Importance of deformed ice in polar regions for climate models

Sea ice comes in a variety of sizes and shapes depending on the mechanical and thermodynamical events it has undergone. New ice offers little resistance to the winds and currents, while deformed ice contains hummocks and ridges that influence how heat and momentum are transferred at the atmosphere-ice-ocean interfaces. In most climate models, the surface fluxes are determined from "bulk formulas" with constant drag coefficients based on roughness length estimates. Therefore, these formulations do not account for the space-time variability of transfer coefficients due to variations in ice roughness. However, the ice roughness can be estimated from the models by quantifying the amount of deformed ice (Tsamados et al, 2013).
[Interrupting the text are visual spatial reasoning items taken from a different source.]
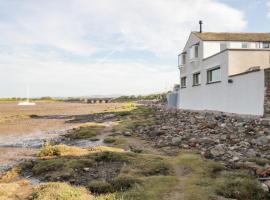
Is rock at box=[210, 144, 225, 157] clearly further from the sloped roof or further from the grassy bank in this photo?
the sloped roof

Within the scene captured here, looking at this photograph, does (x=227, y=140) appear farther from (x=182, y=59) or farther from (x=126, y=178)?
(x=182, y=59)

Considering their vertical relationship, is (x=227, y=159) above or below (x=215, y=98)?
below

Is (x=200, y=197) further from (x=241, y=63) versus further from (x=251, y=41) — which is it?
(x=251, y=41)

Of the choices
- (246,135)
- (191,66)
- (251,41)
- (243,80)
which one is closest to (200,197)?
(246,135)

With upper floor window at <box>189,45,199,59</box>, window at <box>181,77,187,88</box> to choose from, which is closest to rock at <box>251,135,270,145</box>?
upper floor window at <box>189,45,199,59</box>

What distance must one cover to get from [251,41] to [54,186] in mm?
32426

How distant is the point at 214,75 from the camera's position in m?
34.4

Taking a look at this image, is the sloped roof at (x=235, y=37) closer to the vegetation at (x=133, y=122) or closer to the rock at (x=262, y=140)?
the vegetation at (x=133, y=122)

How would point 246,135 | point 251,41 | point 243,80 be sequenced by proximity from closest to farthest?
1. point 246,135
2. point 243,80
3. point 251,41

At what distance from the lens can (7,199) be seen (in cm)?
917

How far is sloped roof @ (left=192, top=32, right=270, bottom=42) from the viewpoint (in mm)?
37991

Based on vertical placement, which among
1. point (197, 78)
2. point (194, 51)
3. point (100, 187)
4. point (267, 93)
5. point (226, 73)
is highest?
point (194, 51)

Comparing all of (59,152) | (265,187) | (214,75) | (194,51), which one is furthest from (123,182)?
(194,51)

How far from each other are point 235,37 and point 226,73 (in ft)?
31.2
To study the effect of ice deformation on the surface fluxes and the associated impact on the sea ice, we implement a tracer of deformed ice into the ocean-ice model NEMO-LIM3 v3.6 and modify the drag coefficients accordingly. From a run of NEMO-LIM3 between 1990 and 2010 at 1 degree resolution, we examine the spatial and temporal evolution of the drag coefficients in the Arctic and Antarctic regions. We investigate possible effects on the surface fluxes and impacts on the sea ice state. This study allows us to formulate an initial assessment on the importance of deformed ice variability for the current climate models.